I’ve been investigating a pattern in LLM failures that didn’t make sense when explained through data quality or model scale.

Hallucinations, planning drift after ~8–12 steps, and long-chain self-consistency collapse all show the same signature: they behave like boundary effects, not “errors.”

This led me to formalize something I call RCC — Recursive Collapse Constraints. I didn’t “invent” it. The structure was already there in how embedded inference systems operate without access to their container or global frame. I simply articulated the geometry behind the failures.

Key idea: When an LLM predicts from a non-central observer position, its inference pushes against a boundary it cannot see. The further it moves away from its local frame, the more it collapses into hallucination-like drift. Architecture can reduce noise, but not remove the boundary.

I’m sharing this here because I’d like technically-minded people to challenge (or refine) the framework. If you work on reasoning, planning, or model stability, I’m especially interested in counterexamples.

Happy to answer questions directly. I’m the author of the RCC write-up.

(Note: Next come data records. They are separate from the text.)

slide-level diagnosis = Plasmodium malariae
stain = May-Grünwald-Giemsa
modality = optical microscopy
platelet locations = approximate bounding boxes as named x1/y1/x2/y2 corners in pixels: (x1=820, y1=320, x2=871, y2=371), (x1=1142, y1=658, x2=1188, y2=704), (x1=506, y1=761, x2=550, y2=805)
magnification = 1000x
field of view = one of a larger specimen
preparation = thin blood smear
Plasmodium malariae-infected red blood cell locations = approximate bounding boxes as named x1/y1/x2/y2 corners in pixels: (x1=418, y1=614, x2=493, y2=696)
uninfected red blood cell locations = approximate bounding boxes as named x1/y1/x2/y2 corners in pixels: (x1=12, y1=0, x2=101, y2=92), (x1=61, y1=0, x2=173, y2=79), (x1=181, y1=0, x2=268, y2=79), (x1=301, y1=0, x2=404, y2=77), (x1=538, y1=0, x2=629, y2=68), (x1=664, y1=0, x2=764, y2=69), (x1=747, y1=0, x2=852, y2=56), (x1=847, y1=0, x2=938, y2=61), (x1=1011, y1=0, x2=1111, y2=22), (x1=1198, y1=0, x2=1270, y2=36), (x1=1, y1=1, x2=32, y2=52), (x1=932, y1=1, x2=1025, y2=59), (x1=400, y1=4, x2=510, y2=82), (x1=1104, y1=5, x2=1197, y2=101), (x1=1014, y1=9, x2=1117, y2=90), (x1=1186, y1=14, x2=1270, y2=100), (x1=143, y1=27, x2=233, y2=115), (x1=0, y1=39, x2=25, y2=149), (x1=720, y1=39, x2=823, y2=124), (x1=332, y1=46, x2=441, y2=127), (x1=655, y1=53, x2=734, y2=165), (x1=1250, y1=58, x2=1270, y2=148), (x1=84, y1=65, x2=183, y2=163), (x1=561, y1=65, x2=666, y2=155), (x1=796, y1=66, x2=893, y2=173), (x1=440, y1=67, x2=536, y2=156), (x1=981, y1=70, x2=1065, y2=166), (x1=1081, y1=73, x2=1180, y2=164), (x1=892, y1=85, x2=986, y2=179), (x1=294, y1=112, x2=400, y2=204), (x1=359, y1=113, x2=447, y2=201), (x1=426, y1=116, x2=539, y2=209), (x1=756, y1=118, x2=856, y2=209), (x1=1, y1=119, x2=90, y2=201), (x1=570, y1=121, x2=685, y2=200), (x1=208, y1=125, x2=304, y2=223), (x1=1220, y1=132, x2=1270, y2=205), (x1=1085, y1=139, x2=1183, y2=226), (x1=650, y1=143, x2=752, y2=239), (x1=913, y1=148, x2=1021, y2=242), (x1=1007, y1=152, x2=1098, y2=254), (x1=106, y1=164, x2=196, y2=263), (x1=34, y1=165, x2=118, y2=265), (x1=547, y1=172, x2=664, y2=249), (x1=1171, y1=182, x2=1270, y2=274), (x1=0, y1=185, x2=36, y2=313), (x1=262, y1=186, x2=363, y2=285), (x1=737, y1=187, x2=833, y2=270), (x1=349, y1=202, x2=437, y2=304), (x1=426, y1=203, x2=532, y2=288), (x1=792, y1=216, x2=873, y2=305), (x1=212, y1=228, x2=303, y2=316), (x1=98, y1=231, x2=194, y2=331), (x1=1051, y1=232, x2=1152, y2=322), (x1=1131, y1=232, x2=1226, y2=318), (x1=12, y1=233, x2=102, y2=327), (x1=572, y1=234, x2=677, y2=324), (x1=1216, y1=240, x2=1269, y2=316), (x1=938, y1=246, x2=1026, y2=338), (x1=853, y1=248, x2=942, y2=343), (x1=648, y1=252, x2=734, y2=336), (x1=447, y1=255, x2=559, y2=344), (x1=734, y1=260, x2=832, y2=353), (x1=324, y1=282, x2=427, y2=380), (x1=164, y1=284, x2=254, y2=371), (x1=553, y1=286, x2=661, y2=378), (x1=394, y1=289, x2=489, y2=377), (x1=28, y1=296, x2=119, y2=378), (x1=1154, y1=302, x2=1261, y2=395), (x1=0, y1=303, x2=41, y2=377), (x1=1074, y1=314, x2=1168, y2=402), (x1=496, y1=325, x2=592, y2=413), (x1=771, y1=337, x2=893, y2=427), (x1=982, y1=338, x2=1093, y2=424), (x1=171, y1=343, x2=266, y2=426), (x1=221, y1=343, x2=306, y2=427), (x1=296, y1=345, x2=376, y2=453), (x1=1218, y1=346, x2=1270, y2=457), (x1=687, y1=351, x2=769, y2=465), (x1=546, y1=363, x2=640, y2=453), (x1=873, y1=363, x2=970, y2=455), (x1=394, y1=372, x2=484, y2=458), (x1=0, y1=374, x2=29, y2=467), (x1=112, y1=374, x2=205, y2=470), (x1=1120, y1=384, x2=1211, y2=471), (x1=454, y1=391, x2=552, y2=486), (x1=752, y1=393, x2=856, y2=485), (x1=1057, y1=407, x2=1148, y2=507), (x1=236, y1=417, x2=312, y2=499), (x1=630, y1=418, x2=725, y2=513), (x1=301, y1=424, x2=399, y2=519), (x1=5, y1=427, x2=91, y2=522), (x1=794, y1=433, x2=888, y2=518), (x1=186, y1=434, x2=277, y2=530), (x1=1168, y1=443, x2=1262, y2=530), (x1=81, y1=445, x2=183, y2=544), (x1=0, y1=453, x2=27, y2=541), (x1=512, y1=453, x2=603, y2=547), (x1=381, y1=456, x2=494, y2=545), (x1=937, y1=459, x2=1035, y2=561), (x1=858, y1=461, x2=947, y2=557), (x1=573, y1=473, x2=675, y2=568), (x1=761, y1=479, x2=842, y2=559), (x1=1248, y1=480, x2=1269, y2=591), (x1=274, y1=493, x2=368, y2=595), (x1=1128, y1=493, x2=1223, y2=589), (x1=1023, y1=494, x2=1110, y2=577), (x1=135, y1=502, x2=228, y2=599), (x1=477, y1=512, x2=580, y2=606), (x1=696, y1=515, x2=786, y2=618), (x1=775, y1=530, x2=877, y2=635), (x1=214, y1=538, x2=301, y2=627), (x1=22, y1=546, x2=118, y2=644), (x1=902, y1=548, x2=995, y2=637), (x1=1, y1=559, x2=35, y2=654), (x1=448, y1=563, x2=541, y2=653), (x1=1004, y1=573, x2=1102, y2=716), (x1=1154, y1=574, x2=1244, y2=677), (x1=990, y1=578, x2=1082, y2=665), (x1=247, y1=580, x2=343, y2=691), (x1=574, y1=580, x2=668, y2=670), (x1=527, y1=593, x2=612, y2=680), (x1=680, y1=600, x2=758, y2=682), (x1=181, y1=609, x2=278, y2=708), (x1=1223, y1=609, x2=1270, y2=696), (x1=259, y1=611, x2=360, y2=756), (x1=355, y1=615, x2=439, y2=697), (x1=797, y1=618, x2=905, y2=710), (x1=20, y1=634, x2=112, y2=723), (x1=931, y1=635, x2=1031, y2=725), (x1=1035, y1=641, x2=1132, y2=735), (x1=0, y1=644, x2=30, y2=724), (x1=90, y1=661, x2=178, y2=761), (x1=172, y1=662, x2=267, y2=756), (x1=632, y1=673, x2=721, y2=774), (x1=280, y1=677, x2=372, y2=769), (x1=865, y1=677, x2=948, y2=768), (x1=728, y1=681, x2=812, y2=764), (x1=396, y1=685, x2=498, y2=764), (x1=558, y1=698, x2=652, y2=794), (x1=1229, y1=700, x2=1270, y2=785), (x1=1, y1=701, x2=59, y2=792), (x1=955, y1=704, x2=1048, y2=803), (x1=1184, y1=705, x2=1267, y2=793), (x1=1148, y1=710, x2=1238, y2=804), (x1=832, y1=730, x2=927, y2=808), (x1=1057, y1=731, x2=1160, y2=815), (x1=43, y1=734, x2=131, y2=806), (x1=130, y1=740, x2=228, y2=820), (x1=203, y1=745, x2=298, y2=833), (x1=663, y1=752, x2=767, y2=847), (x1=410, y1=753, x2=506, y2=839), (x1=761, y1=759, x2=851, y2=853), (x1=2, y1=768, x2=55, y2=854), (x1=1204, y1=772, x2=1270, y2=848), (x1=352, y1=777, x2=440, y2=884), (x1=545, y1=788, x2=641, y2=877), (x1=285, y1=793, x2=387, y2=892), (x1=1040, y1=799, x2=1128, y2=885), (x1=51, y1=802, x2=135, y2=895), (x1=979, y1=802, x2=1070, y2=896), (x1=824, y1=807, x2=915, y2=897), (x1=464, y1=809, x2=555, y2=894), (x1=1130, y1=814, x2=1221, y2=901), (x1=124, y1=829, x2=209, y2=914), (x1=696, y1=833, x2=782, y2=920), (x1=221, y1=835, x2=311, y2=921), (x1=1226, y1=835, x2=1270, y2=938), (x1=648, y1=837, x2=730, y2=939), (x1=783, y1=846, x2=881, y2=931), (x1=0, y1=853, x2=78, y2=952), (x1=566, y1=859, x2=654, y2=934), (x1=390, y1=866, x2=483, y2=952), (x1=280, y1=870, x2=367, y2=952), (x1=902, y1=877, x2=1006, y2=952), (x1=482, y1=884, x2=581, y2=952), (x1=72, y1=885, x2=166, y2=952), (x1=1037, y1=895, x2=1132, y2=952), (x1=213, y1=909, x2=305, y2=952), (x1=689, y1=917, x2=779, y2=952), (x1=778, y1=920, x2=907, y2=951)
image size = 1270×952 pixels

OP here — adding a bit more color.

RCC isn’t a new model or training method. It’s basically a boundary effect you get when a predictor has no access to its own internal state or to the “container” it’s running inside.

What stood out to me is that when the model steps too far outside its grounded reference frame, the probability space it’s sampling from starts to warp — things stop being orthogonal in the way the model implicitly assumes. What we call “hallucination” looks more like a geometric drift than random noise.

I’m not pitching this as some grand unifying theory — just a lens that helped me understand why scaling cleans up certain failure modes but leaves others untouched.

If anyone has examples of models that maintain long-chain consistency without external grounding, I’d genuinely like to hear about them.

Huh, this is a kind of impossibility theorem.

I think both formal logic and consensus algorithms flipped the problem of defining possibility and instead tried to define what was impossible.